Magnetic Resonance Imaging Physics in Brain Tumor Imaging: A Primer for Neurosurgeons.

Magnetic resonance imaging (MRI) is central to the management of brain tumors and is deeply integrated into the neurosurgical workflow. From initial diagnosis through surgical planning and postoperative assessment, MRI guides nearly every stage of care. Yet the images that inform these decisions are shaped by underlying physical principles that may not be fully appreciated in clinical practice. This review provides a comprehensive and accessible overview of MRI physics as it applies to brain tumor imaging, with a focus on clinical relevance for neurosurgeons. We begin with core concepts such as spin behavior, relaxation mechanisms, and image formation and explain how these principles translate into the contrast mechanisms used in common and advanced imaging sequences.
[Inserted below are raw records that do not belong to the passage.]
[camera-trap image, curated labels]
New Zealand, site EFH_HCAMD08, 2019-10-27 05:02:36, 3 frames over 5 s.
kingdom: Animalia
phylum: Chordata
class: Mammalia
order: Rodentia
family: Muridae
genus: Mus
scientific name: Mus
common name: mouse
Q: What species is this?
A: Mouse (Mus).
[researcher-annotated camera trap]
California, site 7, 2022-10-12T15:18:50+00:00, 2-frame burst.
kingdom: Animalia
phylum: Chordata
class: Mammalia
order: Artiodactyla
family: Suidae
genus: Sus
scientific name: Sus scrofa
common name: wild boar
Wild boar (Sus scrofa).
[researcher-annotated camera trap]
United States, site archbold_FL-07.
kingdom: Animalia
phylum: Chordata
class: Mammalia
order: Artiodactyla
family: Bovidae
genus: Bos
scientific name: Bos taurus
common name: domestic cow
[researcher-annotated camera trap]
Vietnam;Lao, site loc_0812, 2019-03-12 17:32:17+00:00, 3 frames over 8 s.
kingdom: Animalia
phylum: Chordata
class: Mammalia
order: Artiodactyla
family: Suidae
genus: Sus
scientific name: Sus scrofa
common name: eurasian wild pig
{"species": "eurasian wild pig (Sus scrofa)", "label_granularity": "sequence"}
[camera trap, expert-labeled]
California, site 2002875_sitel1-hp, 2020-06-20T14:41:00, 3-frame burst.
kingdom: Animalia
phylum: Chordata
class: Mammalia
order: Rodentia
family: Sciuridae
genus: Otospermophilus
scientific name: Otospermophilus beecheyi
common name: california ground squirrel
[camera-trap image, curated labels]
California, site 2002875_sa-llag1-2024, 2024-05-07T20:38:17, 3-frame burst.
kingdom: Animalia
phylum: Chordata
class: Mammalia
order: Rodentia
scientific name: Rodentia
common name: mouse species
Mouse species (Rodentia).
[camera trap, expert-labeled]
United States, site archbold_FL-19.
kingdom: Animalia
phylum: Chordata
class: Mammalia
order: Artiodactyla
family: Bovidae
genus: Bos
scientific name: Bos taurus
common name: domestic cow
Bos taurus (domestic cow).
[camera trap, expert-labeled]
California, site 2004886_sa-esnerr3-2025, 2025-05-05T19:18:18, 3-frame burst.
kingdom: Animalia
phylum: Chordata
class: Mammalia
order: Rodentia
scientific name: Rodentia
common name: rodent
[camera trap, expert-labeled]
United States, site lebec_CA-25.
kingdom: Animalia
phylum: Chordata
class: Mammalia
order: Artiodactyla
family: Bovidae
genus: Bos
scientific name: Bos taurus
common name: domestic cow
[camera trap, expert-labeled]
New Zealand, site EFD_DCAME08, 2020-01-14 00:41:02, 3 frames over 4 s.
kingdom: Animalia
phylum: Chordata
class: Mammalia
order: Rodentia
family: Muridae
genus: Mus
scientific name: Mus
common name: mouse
Key modalities, including T1-weighted, T2-weighted, fluid-attenuated inversion recovery, diffusion, perfusion, and functional imaging, are discussed in terms of what they reveal, how they operate, and the limitations that must be considered. We examine how these tools support surgical decision-making, including functional mapping, tractography, and intraoperative navigation, while also addressing common pitfalls such as pseudoprogression and imaging artifacts. The review concludes by highlighting emerging technologies such as artificial intelligence-based segmentation, ultra-high-field MRI, quantitative imaging, and radiomics, all of which may shape the future of neurosurgical imaging. For the modern neurosurgeon, fluency in MRI physics is not merely academic; it is essential for accurate interpretation, effective collaboration with radiology, and safer, more personalized surgical care.